Demek ki, kuvvetler (erkler) ayrılığı, Başbakan’ın sandığı gibi bir olay değil, demokrasinin temel ilkesiymiş. Ama Başbakan, yargı erkini temsil eden mahkemeleri hükümete (kendisine) bağlı devlet dairesi sanıyor. Oysa, çağdaş demokratik yönetimlerde, yargı, yürütme organı hükümetten emir almaz, sadece anayasaya ve yasalara uyar. Bu bu kadar basit bir gerçektir.

Yasama, Yürütme ve Yargı erklerinin kendi aralarındaki ilişkiye gelince:

Yasama Meclisi, yasa yapar ama onun yaptığı yasaları Yargı Erki’nin bir organı olan Anayasa Mahkemesi denetler. Denetleyerek, Yasama Meclisi’nin erkini sınırlar.

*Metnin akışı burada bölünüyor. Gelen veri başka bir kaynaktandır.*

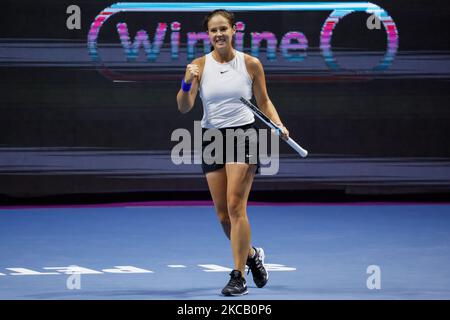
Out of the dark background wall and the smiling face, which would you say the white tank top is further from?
the dark background wall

Demokratik ülkelerde Yürütme Erki’ne sahip hükumet parlamentoyu (yasama erkini temsil eden meclisi) feshedebilir ama bu meclis tarafından da güvensizlik oyu ile düşürülebilir. Hükümetin işleri ve uygulamaları yargı erkini temsil eden Danıştay ve İdari Mahkeme tarafından denetlenir ve iktidarı sınırlandırılır.

Yargı Erki’ni (Anayasa Mahkemesi, Danıştay, İdari Mahkeme ve mahkemeler) gelince: Ne Yasama Erki (TBMM), ve Yürütme Erki (AKP hükümeti) tarafından denetlenemez, yetkisi sınırlandırılamaz. Ama AKP’nin başbakanı Yargı Erki’nin temsil eden organların yetkilerini sınırlandırmak, yok saymak istiyor. Ama Yargı Erki, Yasama ve Yürütme karşısında, hukukî açıdan, primus inter pares‘tir; yani eşitler arasında birincidir.

Cumhuriyeti temsil eden yargı erkininin bağımsız organları, hükümetin işlerini ve uygulamalarını denetleme gücüne sahip oldukları için, hukuki açıdan hükümetin üzerindedir.

Hükumet, yasa çıkartarak herhangi bir mahkemeyi kaldırabilir ama onun vermiş olduğu kararları değiştiremez.

Kişisel iktidar

“Kişisel iktidarlarda, tüm yetkiler, gasp ya da zorbalıkla bir kişi tarafından ele geçirilmiş olabileceği gibi, bir hukuki metinle de öngörülmüş olabilir. Kişisel iktidar aslında diktatörlükle eş anlamlıdır. Devlet faaliyetlerinin yöndendirilmesi bir kişinin iradesine ya da kaprislerine bağlıdır.” (Anaya Hukuku, S.373)

AKP çoğunluğuna sahip Yasama Erki’ni (TBMM) mutlak denetimi altında tutan Başbakan, bağımsız yargının da hükümetin iktidarını sınırlandırmasını istemiyor. Belki farkında değil ama Erkler (Kuvvetler) Ayrılığı’na karşı çıkarak mevcut anayasayı tanımamış oluyor ve demokrasi treninin güzergâhı üzerinde benzersiz bir şey yapmak, “Teokrasi İstasyonu” açmak istiyor. Böyle bir girişim ve kalkışma ülkeyi dönüşü olmayan bir kaosa götürür.

Hiç belli olmaz, üyelerini kendiniz seçmiş olsanız da, bu ülkede hâlâ bir Anayasa Mahkemesi var!